But it was also true what I’d told him downstairs, that security was about more than money, more than a nice house and a security detail.

My mother had spent years not only picking apart my appearance, but also telling me that I shouldn’t be so sensitive, so emotional. That I needed to grow a spine and a hard shell because life was cruel, and you had to protect yourself from it any way you could.

I’d tried, because I’d loved my mother, and she’d been so bitter, and I’d only wanted to make her happy. She’d complained a lot about me being a barrier to her ‘getting ahead’, and even though when I was a kid I’d never known what ‘getting ahead’ meant, I’d known enough to realise that being a barrier was a bad thing. So I’d been obedient when she’d wanted me to be seen, and when she hadn’t wanted that I hadn’t been seen.

But that hadn’t been enough for her.Ihadn’t been enough for her.

She’d gone from man to man, sugar daddy to sugar daddy—for money, ostensibly, but I’d known money wasn’t really what she’d wanted. She’d wanted love.

I didn’t want my life to turn into hers—endlessly dragging my poor child around in a vain attempt to find it—and I knew that was what would happen if I married Con.

Only it would be worse. Because while I loved him, he didn’t love me, and that would only turn into bitterness for us both in the end.

Though I shouldn’t be angry at Mum. It wasn’t her fault she was the way she was. She’d been young when she’d had me, and my father had dumped her as soon as he’d found out she was pregnant. She’d lived a hand-to-mouth existence after I was born, subsisting on a single mother’s benefit until she’d found out that having no qualifications or work experience weren’t barriers when it came to charming men.

Mine had been a lonely, uncertain, unsettled childhood, and I didn’t want that for my child. So no matter how much a part of me wanted to give in, to tell Con that of course I’d marry him, I wasn’t going to. I needed to be strong.

Eventually I went over to where my handbag rested, on a small armchair near the window, and extracted my phone. I assumed Con hadn’t let my mother know what was happening, which meant that I needed to. Then again, maybe he had. He always planned for every eventuality after all.

I also needed to let the charity who operated the shelter for the homeless where I worked know what was happening, too. They struggled to get enough help as it was.

I pulled up the number from my contact list, only to realise there was no cell phone service. Well, great. So not only had Con brought me to his Scottish bolthole without asking me, I also couldn’t tell anyone I was here.

Anger joined the tangled mess of emotion sitting in my gut, but before I’d had a chance to untangle it a soft knock came on the door frame. I looked up from my phone and saw Mrs Mackenzie standing in the doorway, bearing a silver tray carrying the breakfast I’d walked away from downstairs.

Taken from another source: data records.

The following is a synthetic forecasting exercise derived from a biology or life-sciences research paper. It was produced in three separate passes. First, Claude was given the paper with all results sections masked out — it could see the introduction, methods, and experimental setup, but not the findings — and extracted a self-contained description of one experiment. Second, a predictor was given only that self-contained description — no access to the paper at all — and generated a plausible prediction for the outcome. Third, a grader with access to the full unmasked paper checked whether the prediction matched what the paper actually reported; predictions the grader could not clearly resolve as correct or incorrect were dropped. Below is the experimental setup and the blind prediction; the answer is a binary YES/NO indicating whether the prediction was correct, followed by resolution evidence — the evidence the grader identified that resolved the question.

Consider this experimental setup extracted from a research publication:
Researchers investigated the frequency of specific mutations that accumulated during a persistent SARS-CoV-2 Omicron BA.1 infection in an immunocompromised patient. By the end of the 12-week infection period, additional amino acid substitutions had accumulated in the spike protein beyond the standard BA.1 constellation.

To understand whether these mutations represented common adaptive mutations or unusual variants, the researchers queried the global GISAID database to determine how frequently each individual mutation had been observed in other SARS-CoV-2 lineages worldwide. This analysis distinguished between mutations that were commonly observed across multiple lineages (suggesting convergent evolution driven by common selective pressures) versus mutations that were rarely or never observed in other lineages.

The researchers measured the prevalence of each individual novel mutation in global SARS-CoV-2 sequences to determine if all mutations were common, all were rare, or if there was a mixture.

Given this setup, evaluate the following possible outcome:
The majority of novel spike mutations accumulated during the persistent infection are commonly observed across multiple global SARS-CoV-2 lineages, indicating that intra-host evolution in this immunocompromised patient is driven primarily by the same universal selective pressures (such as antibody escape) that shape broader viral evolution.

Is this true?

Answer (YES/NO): NO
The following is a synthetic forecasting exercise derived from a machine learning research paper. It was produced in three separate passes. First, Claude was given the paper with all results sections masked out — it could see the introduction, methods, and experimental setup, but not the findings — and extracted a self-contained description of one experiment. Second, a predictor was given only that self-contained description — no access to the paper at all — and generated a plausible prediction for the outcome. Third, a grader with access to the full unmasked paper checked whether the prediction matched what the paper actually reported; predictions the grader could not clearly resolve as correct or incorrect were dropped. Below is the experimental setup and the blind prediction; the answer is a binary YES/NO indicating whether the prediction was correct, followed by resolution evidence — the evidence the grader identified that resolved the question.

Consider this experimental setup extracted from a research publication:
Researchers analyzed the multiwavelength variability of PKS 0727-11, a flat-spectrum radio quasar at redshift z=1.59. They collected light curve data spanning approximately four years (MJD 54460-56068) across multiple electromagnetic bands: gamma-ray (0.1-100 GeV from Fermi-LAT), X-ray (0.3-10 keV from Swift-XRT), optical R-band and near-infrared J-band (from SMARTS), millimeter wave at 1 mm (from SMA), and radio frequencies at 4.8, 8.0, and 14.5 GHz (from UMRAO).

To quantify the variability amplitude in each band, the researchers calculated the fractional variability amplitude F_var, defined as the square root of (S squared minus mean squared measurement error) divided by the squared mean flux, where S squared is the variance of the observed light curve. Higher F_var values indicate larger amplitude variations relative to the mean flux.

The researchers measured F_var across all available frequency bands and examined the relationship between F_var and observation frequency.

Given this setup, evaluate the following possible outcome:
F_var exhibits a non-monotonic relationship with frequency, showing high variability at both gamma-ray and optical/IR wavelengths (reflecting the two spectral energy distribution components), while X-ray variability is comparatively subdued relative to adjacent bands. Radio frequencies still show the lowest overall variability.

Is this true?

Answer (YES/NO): NO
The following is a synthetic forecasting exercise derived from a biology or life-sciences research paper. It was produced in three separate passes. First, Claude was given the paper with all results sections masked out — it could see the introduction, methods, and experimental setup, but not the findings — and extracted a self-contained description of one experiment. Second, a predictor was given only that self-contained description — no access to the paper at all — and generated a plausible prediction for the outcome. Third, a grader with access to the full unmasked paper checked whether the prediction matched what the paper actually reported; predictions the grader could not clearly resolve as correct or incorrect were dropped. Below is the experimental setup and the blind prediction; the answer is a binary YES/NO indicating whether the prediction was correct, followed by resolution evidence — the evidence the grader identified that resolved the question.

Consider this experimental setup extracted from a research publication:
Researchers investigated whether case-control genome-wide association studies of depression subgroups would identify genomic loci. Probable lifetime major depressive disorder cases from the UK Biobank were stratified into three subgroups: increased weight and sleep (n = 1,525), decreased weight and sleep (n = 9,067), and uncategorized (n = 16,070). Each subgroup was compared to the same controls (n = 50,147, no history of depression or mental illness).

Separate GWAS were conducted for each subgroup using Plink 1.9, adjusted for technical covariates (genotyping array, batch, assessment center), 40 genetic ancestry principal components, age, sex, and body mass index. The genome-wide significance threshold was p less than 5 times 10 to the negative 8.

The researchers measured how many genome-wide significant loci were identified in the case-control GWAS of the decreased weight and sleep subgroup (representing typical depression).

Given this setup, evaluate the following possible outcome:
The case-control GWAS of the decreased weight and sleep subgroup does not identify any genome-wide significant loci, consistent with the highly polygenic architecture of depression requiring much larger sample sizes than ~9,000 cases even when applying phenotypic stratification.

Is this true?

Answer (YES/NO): YES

‘Mr Silvera thought you might prefer to take breakfast in your room.’ She had very blue eyes that twinkled as she smiled at me. ‘Come on, pet,’ she said, bustling in and putting the tray down on a small side table. ‘Eat up, there’s a good girl. Then you’ll want a shower and some clean clothes, hmm? I’ll find you something to wear.’

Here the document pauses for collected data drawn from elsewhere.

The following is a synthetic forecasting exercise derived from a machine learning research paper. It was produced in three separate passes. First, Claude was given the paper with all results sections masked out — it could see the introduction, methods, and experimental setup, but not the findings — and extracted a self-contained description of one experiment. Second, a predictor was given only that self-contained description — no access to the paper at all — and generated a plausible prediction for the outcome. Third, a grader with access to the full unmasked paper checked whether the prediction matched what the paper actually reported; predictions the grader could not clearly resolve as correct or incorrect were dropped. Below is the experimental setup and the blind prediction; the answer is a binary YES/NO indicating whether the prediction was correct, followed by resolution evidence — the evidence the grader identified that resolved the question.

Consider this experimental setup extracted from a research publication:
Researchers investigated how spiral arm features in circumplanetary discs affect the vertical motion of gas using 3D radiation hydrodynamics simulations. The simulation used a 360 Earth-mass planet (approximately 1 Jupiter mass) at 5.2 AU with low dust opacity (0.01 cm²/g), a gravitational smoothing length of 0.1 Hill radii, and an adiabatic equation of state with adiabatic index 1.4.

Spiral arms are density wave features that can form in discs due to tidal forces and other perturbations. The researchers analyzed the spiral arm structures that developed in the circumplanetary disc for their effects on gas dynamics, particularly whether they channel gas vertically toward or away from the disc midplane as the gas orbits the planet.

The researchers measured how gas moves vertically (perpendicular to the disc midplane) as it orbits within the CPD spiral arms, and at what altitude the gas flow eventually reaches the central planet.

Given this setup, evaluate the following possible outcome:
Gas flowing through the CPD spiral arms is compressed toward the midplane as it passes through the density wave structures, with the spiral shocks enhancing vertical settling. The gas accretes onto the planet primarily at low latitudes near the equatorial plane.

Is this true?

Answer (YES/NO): NO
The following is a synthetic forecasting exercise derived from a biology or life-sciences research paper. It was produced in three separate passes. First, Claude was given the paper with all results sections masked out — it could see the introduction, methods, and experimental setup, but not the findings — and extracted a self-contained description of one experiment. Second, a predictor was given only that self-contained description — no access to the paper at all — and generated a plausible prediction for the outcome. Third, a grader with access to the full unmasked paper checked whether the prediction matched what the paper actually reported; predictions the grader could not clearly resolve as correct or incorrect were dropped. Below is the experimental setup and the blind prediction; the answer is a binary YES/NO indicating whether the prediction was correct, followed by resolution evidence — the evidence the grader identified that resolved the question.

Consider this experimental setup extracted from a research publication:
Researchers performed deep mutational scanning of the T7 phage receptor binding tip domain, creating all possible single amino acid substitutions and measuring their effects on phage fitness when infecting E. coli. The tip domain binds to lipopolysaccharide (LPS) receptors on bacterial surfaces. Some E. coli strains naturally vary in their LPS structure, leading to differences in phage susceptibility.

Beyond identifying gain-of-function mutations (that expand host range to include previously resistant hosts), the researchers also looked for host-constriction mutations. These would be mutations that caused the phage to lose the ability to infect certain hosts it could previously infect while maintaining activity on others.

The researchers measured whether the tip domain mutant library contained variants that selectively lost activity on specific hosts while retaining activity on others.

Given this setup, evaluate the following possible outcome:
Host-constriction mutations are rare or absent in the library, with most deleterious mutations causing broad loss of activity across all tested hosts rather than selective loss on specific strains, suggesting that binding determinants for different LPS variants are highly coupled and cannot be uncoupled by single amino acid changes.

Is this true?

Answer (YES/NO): NO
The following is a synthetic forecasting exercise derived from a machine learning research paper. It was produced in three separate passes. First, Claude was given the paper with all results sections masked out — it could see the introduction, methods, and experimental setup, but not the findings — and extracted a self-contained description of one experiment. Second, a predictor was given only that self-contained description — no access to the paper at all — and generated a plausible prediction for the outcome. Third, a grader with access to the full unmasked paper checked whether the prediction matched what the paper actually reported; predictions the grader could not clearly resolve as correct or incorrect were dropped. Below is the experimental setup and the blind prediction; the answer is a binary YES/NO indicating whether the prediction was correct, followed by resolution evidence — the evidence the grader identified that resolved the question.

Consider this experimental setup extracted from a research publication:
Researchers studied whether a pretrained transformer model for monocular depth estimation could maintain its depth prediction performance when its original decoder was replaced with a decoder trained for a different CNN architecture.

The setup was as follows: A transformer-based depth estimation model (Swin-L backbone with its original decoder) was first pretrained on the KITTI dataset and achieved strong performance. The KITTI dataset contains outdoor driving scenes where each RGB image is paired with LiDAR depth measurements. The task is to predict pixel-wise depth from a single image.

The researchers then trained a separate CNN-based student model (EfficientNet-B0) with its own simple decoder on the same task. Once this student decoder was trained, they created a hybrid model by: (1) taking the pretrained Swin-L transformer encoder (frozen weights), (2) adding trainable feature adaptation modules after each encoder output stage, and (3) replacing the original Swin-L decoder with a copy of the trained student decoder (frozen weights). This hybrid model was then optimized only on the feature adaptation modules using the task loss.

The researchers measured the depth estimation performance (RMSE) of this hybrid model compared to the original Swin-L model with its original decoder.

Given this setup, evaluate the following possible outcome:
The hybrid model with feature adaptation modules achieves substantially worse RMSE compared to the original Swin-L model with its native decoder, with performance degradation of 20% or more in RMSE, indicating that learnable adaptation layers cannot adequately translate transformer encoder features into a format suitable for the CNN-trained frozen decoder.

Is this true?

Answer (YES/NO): NO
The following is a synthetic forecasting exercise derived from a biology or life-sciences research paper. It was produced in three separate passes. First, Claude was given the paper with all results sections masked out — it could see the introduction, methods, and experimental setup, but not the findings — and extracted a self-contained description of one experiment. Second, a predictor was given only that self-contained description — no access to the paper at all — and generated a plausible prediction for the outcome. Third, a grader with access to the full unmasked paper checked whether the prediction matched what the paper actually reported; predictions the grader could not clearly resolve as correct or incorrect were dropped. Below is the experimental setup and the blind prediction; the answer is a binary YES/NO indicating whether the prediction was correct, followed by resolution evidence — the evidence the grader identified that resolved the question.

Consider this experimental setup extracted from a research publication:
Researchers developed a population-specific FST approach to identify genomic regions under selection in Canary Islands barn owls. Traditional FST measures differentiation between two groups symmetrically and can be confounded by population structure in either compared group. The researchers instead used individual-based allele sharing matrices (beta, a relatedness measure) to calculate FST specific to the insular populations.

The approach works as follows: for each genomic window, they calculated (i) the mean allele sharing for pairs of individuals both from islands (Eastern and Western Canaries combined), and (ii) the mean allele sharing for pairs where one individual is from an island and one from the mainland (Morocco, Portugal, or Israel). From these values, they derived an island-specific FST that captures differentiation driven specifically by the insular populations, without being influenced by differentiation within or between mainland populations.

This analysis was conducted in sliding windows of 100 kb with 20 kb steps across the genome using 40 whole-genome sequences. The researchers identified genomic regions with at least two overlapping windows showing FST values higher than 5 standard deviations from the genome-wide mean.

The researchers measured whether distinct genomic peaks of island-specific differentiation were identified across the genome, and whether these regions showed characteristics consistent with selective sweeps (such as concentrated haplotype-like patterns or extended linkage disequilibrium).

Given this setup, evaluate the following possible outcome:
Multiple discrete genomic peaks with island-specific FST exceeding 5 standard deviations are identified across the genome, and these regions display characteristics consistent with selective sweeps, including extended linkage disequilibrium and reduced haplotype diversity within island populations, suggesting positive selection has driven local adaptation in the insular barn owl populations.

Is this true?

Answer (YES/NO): YES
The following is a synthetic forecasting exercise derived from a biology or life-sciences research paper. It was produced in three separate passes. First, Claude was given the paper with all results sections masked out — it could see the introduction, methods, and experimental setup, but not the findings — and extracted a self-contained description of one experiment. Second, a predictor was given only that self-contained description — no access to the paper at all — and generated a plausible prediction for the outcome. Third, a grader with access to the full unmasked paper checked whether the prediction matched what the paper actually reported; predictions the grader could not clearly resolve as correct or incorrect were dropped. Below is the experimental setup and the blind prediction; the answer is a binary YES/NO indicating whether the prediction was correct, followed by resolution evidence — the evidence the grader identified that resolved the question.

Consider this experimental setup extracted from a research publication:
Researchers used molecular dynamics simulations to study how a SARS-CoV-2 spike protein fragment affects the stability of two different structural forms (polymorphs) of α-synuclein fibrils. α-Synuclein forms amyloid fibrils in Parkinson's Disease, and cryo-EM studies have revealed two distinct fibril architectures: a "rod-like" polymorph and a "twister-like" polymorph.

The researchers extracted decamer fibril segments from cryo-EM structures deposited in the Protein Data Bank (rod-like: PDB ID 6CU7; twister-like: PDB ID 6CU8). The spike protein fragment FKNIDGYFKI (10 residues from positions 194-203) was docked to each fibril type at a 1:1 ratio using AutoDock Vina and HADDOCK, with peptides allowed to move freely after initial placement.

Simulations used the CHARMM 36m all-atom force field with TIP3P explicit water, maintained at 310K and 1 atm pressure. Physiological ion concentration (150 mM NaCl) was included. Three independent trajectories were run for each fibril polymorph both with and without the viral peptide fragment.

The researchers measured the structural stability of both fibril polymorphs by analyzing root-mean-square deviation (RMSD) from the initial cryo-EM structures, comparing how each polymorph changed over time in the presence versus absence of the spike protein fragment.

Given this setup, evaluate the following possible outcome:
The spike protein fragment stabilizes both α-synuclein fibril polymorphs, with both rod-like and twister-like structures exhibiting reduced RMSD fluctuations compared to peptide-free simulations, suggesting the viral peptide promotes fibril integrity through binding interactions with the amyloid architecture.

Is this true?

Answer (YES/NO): NO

My mother’s parents were both dead, so I’d never had a grandmother, and Mrs Mackenzie’s grandmotherly air eased my lonely soul. So I didn’t protest as she poured me out a cup of tea and arranged everything on the table, keeping up a stream of reassuring chatter.

The breakfast was delicious, and I felt better for it, and after Mrs Mackenzie had taken away the breakfast things I went into the huge en suite bathroom to investigate the shower. There was a deep clawfoot bath near one window, and a large tiled walk-in shower tucked away in an alcove. Everything was white and clean. I couldn’t get my clothes off fast enough.

The water in the shower was hot and the pressure fantastic, and as I washed my hair and body I let myself think of nothing at all.

After I was clean, I wrapped myself in one of the large, white fluffy towels that hung on a rail, and went back into the bedroom.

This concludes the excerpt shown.